═════ Given passage ═════
Ryan Chartrand

Everyday culture is regurgitated in the form of hip-hop and every time you turn on MTV, another song from a forgotten artist becomes a hit record for a platinum-mouthed rapper. And if you don’t love hip-hop, you probably hate sampling.

Since its birth in the Bronx in the ’70s, hip-hop has been making records from records. Borrowing guitar rhythms, drums, basslines, vocals, and whatever’s clever, hip-hop’s producers not only ushered in a new form of music, but also a new age of intellectual property rights law, and a new way to look at recordings.

For those who don’t know, a sampler is a sort of musical instrument like a keyboard or a synthesizer that plays whatever sounds you record into it. Songs like “Nuthin’ but a G Thang” by Dr. Dre, “Throw Some D’s” by Rich Boy, and “S.O.S. (Rescue Me)” by Rihanna all make use of a sampler to take an old song, rearrange it, add drums and bass, and make it hip-hop or R&B.

Using someone else’s music to make music was controversial in the early days of hip-hop and, even though more prevalent today, sampling still draws the ire of many people who don’t understand how it can be considered an art form, or how its employers are worthy of the respect given to other musicians.

Some say that sampling is like plagiarism: Just as you may steal someone else’s words to write a paper, hip-hop producers are stealing someone else’s music to make a song.

This sounds logical, but is wrong.

Sampling is not a form of plagiarism because the musical idea isn’t stolen; it’s reinterpreted to mean something new – more like reading a book and then writing a paper on it in your own words. Pieces of the original work may be used, but the ideas presented remain original.
═════
» What is required: Quote from the hip-hop sampling piece the part that opens with the words containing "For those who" and closes with "make a song.", copying it word for word.
═════ Supplied data ═════
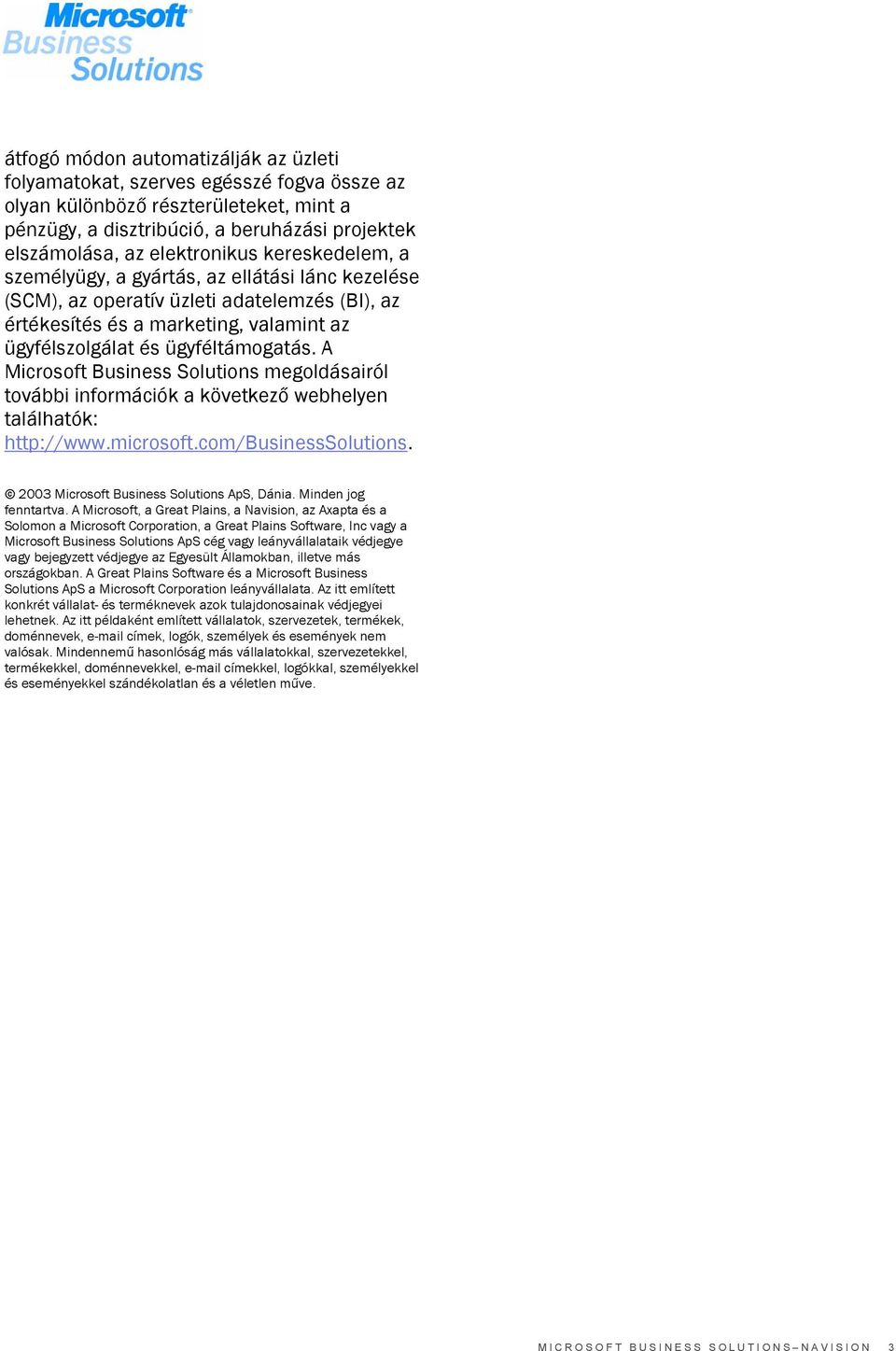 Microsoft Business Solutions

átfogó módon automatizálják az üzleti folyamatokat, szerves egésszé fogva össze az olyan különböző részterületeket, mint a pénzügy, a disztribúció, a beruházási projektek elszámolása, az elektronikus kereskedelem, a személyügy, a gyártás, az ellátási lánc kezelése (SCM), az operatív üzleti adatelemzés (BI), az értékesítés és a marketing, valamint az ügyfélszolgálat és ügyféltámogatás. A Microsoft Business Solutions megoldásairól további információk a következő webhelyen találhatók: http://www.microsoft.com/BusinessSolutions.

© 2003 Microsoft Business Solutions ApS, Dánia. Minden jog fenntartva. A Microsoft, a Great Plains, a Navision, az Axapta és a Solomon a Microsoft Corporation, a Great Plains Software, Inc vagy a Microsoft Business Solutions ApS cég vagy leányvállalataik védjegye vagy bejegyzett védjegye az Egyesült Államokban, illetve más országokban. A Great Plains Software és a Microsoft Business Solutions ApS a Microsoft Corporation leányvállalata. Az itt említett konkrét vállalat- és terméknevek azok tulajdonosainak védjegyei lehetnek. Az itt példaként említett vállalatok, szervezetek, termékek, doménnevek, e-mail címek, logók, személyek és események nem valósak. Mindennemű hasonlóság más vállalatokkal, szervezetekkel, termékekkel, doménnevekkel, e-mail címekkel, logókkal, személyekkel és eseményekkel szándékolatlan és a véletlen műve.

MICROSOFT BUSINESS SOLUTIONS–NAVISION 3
═════
» Answer area:
For those who don’t know, a sampler is a sort of musical instrument like a keyboard or a synthesizer that plays whatever sounds you record into it. Songs like “Nuthin’ but a G Thang” by Dr. Dre, “Throw Some D’s” by Rich Boy, and “S.O.S. (Rescue Me)” by Rihanna all make use of a sampler to take an old song, rearrange it, add drums and bass, and make it hip-hop or R&B.

Using someone else’s music to make music was controversial in the early days of hip-hop and, even though more prevalent today, sampling still draws the ire of many people who don’t understand how it can be considered an art form, or how its employers are worthy of the respect given to other musicians.

Some say that sampling is like plagiarism: Just as you may steal someone else’s words to write a paper, hip-hop producers are stealing someone else’s music to make a song.